:: Data lines ::

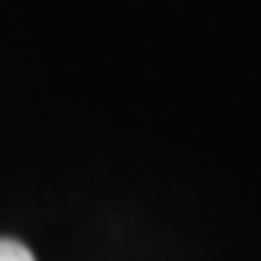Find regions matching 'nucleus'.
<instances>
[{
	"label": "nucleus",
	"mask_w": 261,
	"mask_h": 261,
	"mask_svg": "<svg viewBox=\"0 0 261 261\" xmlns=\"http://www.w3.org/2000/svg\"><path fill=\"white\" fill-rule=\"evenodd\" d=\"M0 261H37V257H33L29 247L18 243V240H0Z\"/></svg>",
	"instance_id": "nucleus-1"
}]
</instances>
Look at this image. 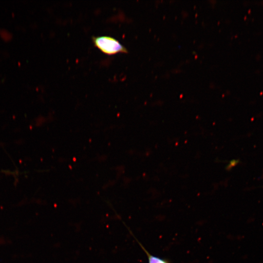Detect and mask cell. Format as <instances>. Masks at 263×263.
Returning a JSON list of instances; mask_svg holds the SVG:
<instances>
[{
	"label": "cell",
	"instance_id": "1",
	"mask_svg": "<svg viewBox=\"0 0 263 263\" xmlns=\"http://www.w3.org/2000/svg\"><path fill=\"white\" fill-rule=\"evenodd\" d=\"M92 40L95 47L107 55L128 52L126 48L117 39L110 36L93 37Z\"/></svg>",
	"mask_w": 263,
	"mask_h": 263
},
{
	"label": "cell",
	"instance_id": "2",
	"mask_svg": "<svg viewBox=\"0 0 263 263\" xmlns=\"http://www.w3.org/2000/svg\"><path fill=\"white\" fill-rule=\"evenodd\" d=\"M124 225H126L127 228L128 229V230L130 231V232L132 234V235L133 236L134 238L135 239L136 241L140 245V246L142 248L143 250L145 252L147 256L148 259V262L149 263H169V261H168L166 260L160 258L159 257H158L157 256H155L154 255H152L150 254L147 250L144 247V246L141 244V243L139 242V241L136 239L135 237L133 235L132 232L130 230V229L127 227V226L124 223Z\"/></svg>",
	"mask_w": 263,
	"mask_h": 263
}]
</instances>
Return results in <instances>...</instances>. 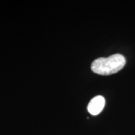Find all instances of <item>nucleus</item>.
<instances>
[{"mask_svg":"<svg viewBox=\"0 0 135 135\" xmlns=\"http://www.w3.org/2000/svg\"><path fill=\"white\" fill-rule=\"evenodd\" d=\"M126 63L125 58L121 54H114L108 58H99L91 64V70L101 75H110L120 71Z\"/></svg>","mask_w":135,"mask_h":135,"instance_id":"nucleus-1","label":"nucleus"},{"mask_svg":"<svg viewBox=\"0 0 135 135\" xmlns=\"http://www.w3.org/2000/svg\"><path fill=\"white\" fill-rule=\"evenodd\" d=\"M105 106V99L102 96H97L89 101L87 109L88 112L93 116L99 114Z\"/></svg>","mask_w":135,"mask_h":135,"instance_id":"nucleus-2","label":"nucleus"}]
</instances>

:::

**Aim**
Please list every line of the records above that contains the word "label", copying each line in full. Case counts.

**Worked solution**
	"label": "nucleus",
	"label": "cell",
	"label": "cell",
[{"mask_svg":"<svg viewBox=\"0 0 135 135\" xmlns=\"http://www.w3.org/2000/svg\"><path fill=\"white\" fill-rule=\"evenodd\" d=\"M126 63L125 58L121 54H114L108 58H99L91 64V70L101 75H110L120 71Z\"/></svg>","mask_w":135,"mask_h":135,"instance_id":"nucleus-1","label":"nucleus"},{"mask_svg":"<svg viewBox=\"0 0 135 135\" xmlns=\"http://www.w3.org/2000/svg\"><path fill=\"white\" fill-rule=\"evenodd\" d=\"M105 106V99L102 96H97L89 101L87 109L88 112L93 116L99 114Z\"/></svg>","mask_w":135,"mask_h":135,"instance_id":"nucleus-2","label":"nucleus"}]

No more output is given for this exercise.